Enseignant, doyen, avocat, arbitre, consultant. Pas une question épineuse sans qu’il ne fût sollicité, par les étudiants et les enseignants, par les avocats et les magistrats, par les doyens qui lui ont succédé et le rectorat qui le mettait constamment à contribution. On se fiait à son écriture unique, à son savoir linguistique et juridique, à son raisonnement imparable, à sa hauteur de vue, à son esprit nuancé mais décisif. Parce qu’il alliait à merveille, dans cette forme d’intelligence rare évoquée par Pascal, l’esprit de géométrie à l’esprit de finesse.

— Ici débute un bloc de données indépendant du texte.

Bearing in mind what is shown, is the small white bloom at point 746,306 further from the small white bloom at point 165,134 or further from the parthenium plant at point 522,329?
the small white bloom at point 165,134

Certes, sa plume incisive, souvent peu charitable, en aura froissé plus d’un. Lequel d’entre nous n’a-t-il pas écopé, un jour, telle une gifle, d’un reproche acerbe, d’une parole rude, d’une savonnade sans bulle… ? D’aucuns le trouvaient incommode, austère et bourru, bougon et brutal, parfois même misanthrope. C’était bien mal le connaître... Son austérité était le simple reflet de son exigence, de son attachement aux institutions, de sa rigueur morale et académique. Ses fins de non-recevoir, le miroir de son intégrité, de son intransigeance, de sa force de caractère. Son ton abrupt, l’éclat de sa transparence, le rejet de toute hypocrisie, le veto opposé à la moindre concession.

Ce qu’il abhorrait profondément, c’était les médiocres et les prétentieux, lesquels d’ailleurs allaient souvent de pair. Car il était l’antithèse de l’ordinaire et de la vanité. Critique sévère de la « mise en commun de l’imbécillité » sur les réseaux sociaux – l’expression est empruntée à Gaby Nasr – il déplorait l’appauvrissement de la langue, prélude inexorable de l’affaissement de l’esprit. Mais ce qui l’abattait par-dessus tout, c’était de voir notre pays entraîné dans une décrépitude galopante et sans fin. Et s’il m’a encouragée, quoiqu’avec inquiétude, à rejoindre les rangs d’un gouvernement de crise, il doutait que je puisse m’acclimater au monde abject de la politique, appréhendait mes montées au front, souvent seule et sans appui, déplorait mon engagement vaincu d’avance, à ses yeux, par la voyoucratie, et priait discrètement l’instant de ma liberté recouvrée... Ce n’était, là encore, que le signe de sa profonde sollicitude. Cette sollicitude dont il aura toujours fait montre pour les plus humbles de ses auxiliaires autant que pour ses pairs.

Le sentiment d’immense tristesse qui nous étreint, avec la disparition de Richard Chemaly, dans la cruelle solitude de ces temps pandémiques, est néanmoins doublé d’un voile de soulagement. Le soulagement que la mort lui apporte au terme du supplice enduré, car ces dernières années auront été impitoyables. Aux douleurs du corps - auxquels il s’était résigné et qu’il lui arrivera même d’évoquer avec humour - s’ajoutent les souffrances de l’esprit. L’année 2019, en particulier, est celle des grands départs dont il peinera à se remettre. Ceux de Salim Jahel et de Pierre Gannagé, qui avaient forgé avec lui l’âme de notre Faculté. Et peu de temps après, le départ de son frère Raymond, auquel il vouait une admiration et une affection infinies. « Je n’ai même pas de larmes pour le pleurer », m’écrivait-il, déplorant la sécheresse des yeux dont il souffrait.

Monsieur le Doyen, Monsieur Chemaly, cher Richard, les yeux qui vous pleurent aujourd’hui versent des larmes de gratitude. A ceux qui ont eu la chance de vous côtoyer, vous avez appris - de tout votre cœur - à rejeter la médiocrité, à admirer la finesse, à rechercher l’excellence et à s’armer d’intégrité. A chacune et à chacun d’entre nous, vous avez donné quelque chose d’exceptionnel et d’unique : une part de vous-même.